In the vein of offering strategies, the paper outlines the following suggestions for building vaccine confidence among religious minorities:

  • Work proactively and inclusively with faith leaders, where it is possible and appropriate to recruit them for a public health awareness campaign.
  • Recognise that religious authority is one of many authoritative sources of knowledge and influence in the community, noting that who the trusted individuals are varies from one context to another.
  • Create or reinforce broad-based partnerships between health providers and religious and lay leaders from within a religious minority community that are perceived by that community to be legitimate and authoritative.
  • Ensure access to information - including on the part of religious minorities who are isolated, linguistically distinct, and/or socioeconomically excluded - about the availability of vaccinations and the criteria of eligibility, perhaps by working with religious leaders but not necessarily exclusively so.
  • Reject a one-size-fits-all approach to partnerships with religious minorities, and tailor the terms of these partnerships to address the intersection of religious and socio-economic factors.
  • Where vaccine hesitancy is widespread within a religious minority, capitalise on the cases of positive deviance - women and men who defy the mainstream within the community and choose to be vaccinated and are happy for this to be publicly shared - which can encourage a domino effect by assuring religiously marginalised members that people like them have taken the vaccine and are well.
  • Avoid generalisations about the influence of belief on vaccine practices of entire religious minorities, being aware that within each faith, there are many different denominations, as well as individual interpretations and choices.

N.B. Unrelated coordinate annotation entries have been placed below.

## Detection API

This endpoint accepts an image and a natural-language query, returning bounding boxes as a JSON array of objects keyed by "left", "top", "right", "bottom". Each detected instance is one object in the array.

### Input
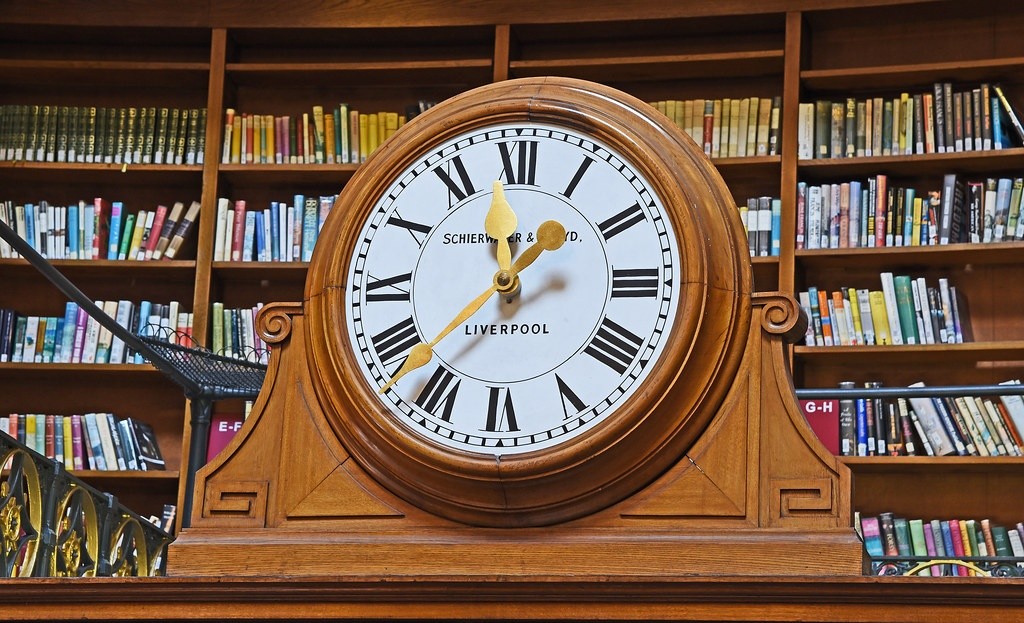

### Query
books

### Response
[
  {"left": 0, "top": 105, "right": 406, "bottom": 472},
  {"left": 644, "top": 83, "right": 1022, "bottom": 578}
]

  • Do not assume that a religious motive is the only factor influencing the vaccination decisions of members of a religious minority.
  • Where conspiracy theories and misinformation stray into hate speech inciting discrimination against religious (or other) minorities, challenge and remove it - attempting to do so without breaching freedom of speech.
  • Counter hate speech about the relationship between the vaccine source and its intention to eradicate a people, and hold perpetrators accountable, even if they are members of another religious minority (e.g., Black Muslims belonging to the Nation of Islam espousing hate speech towards Jews).
  • Where high levels of hesitancy remain despite all of the above, take great care in constructing incentives or penalties linked to vaccine uptake - for example, making welfare benefits conditional upon vaccination may raise ethical issues of penalising the socio-economically excluded members of religious minorities.